### Tekst:
+++

Nikt nie zawinił, śledztwo zamknięte, tramwaj na torach

Ślad po wybuchu fot. Krzysztof Kalinowski/LoveKraków.pl

Prokuratura po zapoznaniu się z opiniami ekspertów umorzyła śledztwo w sprawie wybuchu w tramwaju MPK.

Tuż przed wybuchem pandemii, doszło do innego wybuchu – w tramwaju linii 22 na przystanku „Dąbie. Refleks motorniczego i przytomność pasażerów pozwoliły na uniknięcie nieszczęścia w postaci choćby utraty zdrowia.

Miejskie Przedsiębiorstwo Komunikacyjne od początku twierdziło, że po ich stronie nie było problemu. Rok temu rzecznik prasowy MPK Marek Gancarczyk tłumaczył nam, że materiały i części stosowane w tramwajach spełniały wszystkie wymagane normy.

Ekspertyzę w tej kwestii zleciła również policja. Co z niej wyniknęło? –  Pod podłogą tramwaju doszło do zwarcia instalacji elektrycznej i stopienia izolacji, w wyniku czego powstały opary gazów, które następnie uległy zapaleniu i wybuchowi – opowiedział skrótowo Sebastian Gleń z małopolskiej policji.

+++

### Polecenie 1:
Wypisz wszystkie osoby, które tekst o wybuchu w tramwaju podaje z imienia i nazwiska.
### Polecenie 2:
Odpowiedz krótko na pytania do tekstu o wybuchu w tramwaju:
(a) Której linii był tramwaj, w którym doszło do wybuchu?
(b) Co zrobiła prokuratura po zapoznaniu się z opiniami ekspertów?
(c) W którym miejscu tramwaju doszło do zwarcia instalacji elektrycznej?
### Polecenie 3:
Dopisz dalszy ciąg tekstu o umorzonym śledztwie w sprawie wybuchu w tramwaju, zaczynając po jego ostatnim zdaniu.

### Blok danych:

+++

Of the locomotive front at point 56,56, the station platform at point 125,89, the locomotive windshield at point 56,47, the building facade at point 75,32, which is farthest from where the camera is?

+++

### Odpowiedź 1:
Krzysztof Kalinowski, Marek Gancarczyk, Sebastian Gleń

### Odpowiedź 2:
(a) Linii 22.
(b) Umorzyła śledztwo.
(c) Pod podłogą tramwaju.

### Odpowiedź 3:
Śledczy dostali dokumenty i miesiąc po tym zdecydowali o umorzeniu postępowania, które było prowadzone pod kątem narażenia na niebezpieczeństwo utraty życia lub zdrowia. – Postanowieniem z 14 sierpnia 2020 r. dochodzenie zostało umorzone z uwagi na brak znamion czynu zabronionego (art. 17§1 pkt 2 k.p.k.). Postanowienie nie zostało zaskarżone – poinformował rzecznik prasowy krakowskiej prokuratury okręgowej Janusz Hnatko.

– Tramwaj dalej jeździ. Przeszedł dokładny przegląd i od tamtego momentu bezawaryjnie jest wykorzystywany w przewozie pasażerów. Choć czas tych tramwajów, czyli E1, jest bliski końca – mówi Marek Gancarczyk.